Keywords

1 Introduction

Computer vision is often referred to as the “inverse graphics” problem. This is because many of the equations and relations used in computer vision find their roots in the understanding of image formation and light interaction. However, the complete process of image formation is mainly ignored in most applications of computer vision. For instance, simulating light as it propagates through a scene is traditionally accomplished by means of ray-casting. This method ignores subsequent interactions a ray of light may have with the scene, instead terminating the ray on the first collision with a surface.

As a result of such simplifications, many visual quantities such as light position, sensor characterization and in-scene surface properties are irrecoverable. Ideally these quantities could be estimated as properties of the scene through simulating the propagation of light and employing optimization, requiring a lightweight but powerful simulation stack for graphics modeling.

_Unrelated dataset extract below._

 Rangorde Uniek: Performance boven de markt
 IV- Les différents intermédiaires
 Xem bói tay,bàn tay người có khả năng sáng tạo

In this work, we build on [7] to develop a light source estimation algorithm that includes light source location correction based on photometric differences and has the capability to extend to in-scene surface property estimation, a critical step toward semantic scene understanding. This algorithm relies heavily on leveraging synthetic data in order to calculate cost functions and to isolate individual aspects of the problem such as capturing realistic shadow diffusion and light reflection from in-scene surfaces. A visual sample of the results from our method are shown in Fig. 1.

Fig. 1.
figure 1

Left: synthetic reference image. Middle: our rendered result after light source estimation. Right: photometric error image.

2 Method

Our approach relies on a custom image rendering system to compare synthetic data with our generative model’s output for scene reconstruction. The synthetic data generation includes the encoding of scene geometry, albedo and 3D light positions. Results from our light source estimation system are compared with these synthetic results and guide an optimization over light position.

2.1 Image Rendering

To render our scene we have developed a path-tracer using NVIDIA’s OptiX ray-tracing library. We employ a custom path-tracer due to our need to calculate analytical derivatives of the light transport equation (LTE) in order to guide later optimization. The LTE describes how radiance emitted from a light source interacts with the scene. Formally, we compute the exitant radiance \(L_o\) leaving a point \(\mathrm {p}\) in direction \(\omega _o\) as:

$$\begin{aligned} L_o(\mathrm {p}, \omega _o) = L_e(\mathrm {p}, \omega _o) + \int _{\mathcal {H}^2} f(\mathrm {p}, \omega _o, \omega _i) L_i(\mathrm {p}, \omega _i) | \cos \theta _i | \mathrm {d}_{\omega _i} \end{aligned}$$
(1)

where \(L_e\) is the radiance emitted at point \(\mathrm {p}\) in direction \(\omega _o\). The integral term evaluates all the incident radiance \(L_i\) arriving at point \(\mathrm {p}\) over the unit hemisphere \(\mathcal {H}^2\), oriented with the surface normal found at \(\mathrm {p}\), and subsequently reflected in the direction \(\omega _o\). The function f evaluates the bidirectional reflectance distribution function (BRDF) found at point \(\mathrm {p}\). The BRDF defines the amount of radiance leaving in direction \(\omega _o\) as a results of incident radiance arriving along the direction \(\omega _i\). Finally, \(\theta _i\) is the angle between the surface normal found at \(\mathrm {p}\) and \(\omega _i\). Using Monte Carlo integration we can rewrite Eq. (1) as the finite sum:

$$\begin{aligned} L_o(\mathrm {p}, \omega _o) = L_e(\mathrm {p}, \omega _o) + \frac{1}{N} \sum _{i=1}^N \frac{f(\mathrm {p}, \omega _o, \omega _i) L_i(\mathrm {p}, \omega _i) | \cos \theta _i |}{p(\omega _i)} \end{aligned}$$
(2)

where \(i = 1, \ldots , N\) is the number of samples drawn from the distribution described by the probability density function (PDF) p.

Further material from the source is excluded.